* **DIRECTIONS**: Find, in the records below, the line that contains "2 receptacle wiring" and the line that contains "The Ultimate List". Copy those two lines and everything between them exactly, but not the pictures.

* **AVAILABLE DATA**:

:::

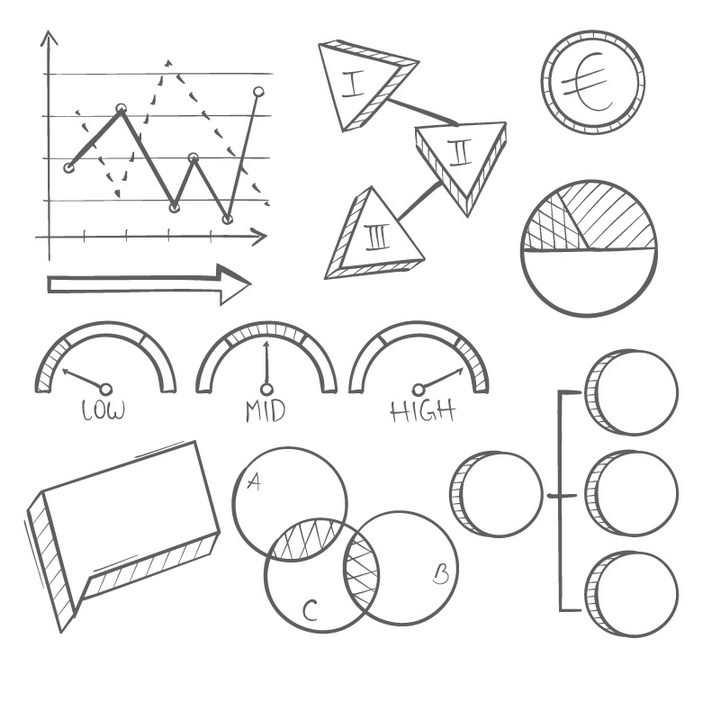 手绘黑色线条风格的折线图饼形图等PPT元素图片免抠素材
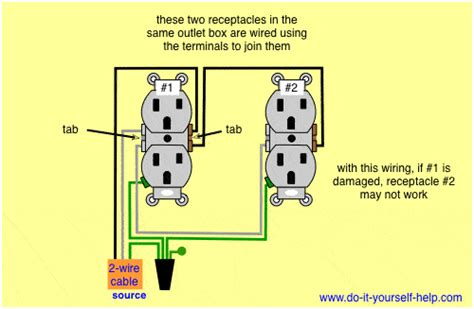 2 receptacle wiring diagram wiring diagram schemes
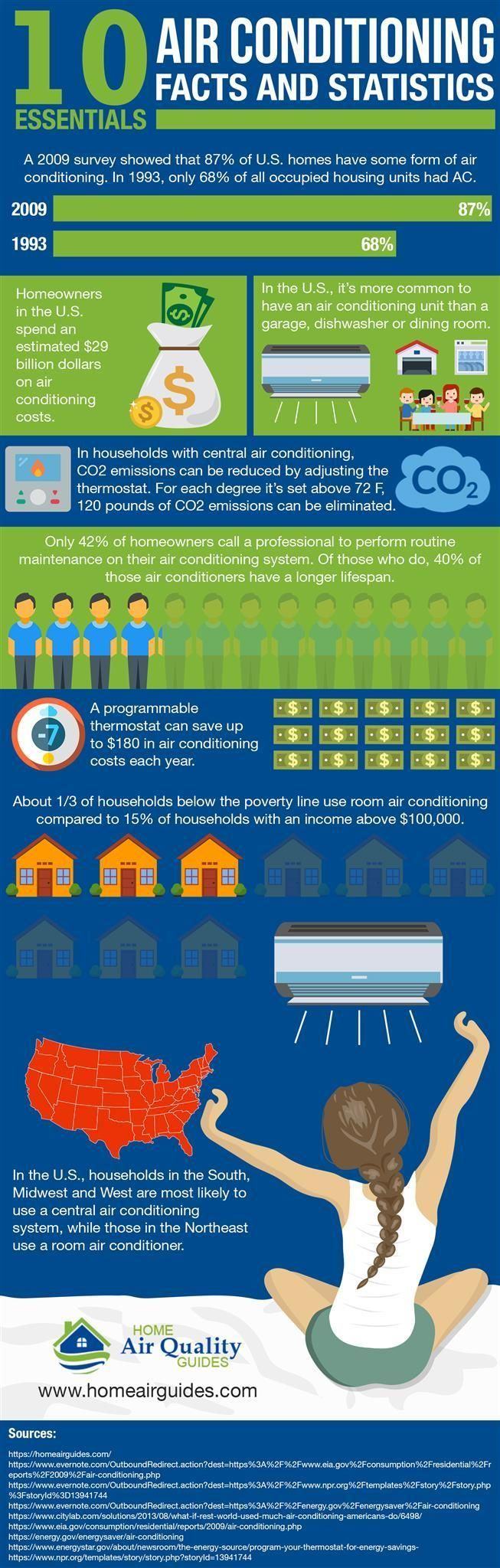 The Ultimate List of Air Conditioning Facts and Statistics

:::

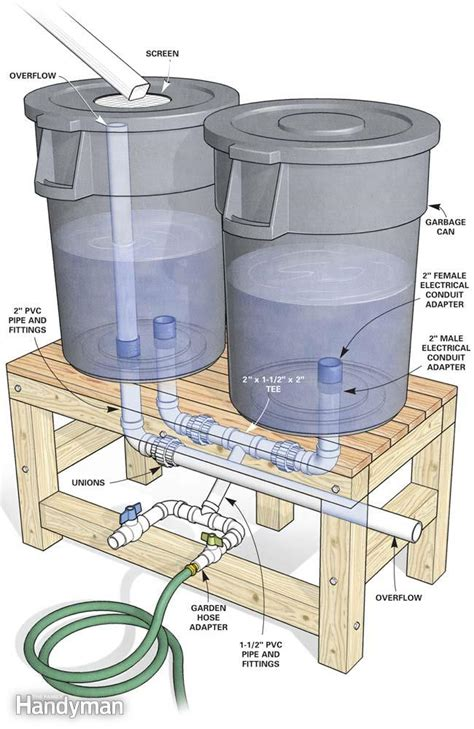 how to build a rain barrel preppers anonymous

:::

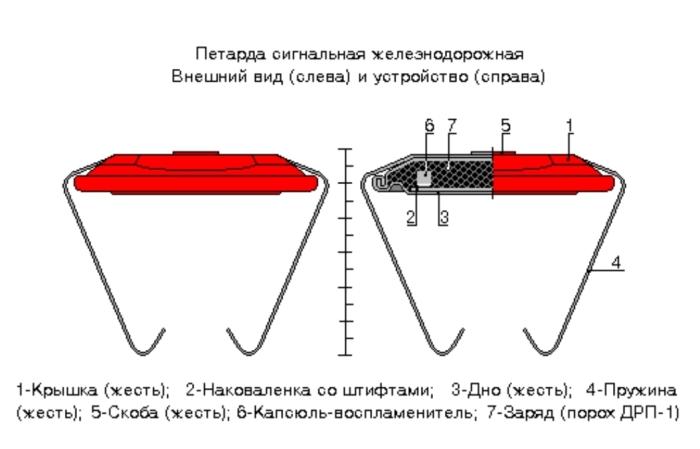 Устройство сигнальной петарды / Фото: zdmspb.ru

:::

* **WRITTEN REPLY**:
 2 receptacle wiring diagram wiring diagram schemes
 The Ultimate List of Air Conditioning Facts and Statistics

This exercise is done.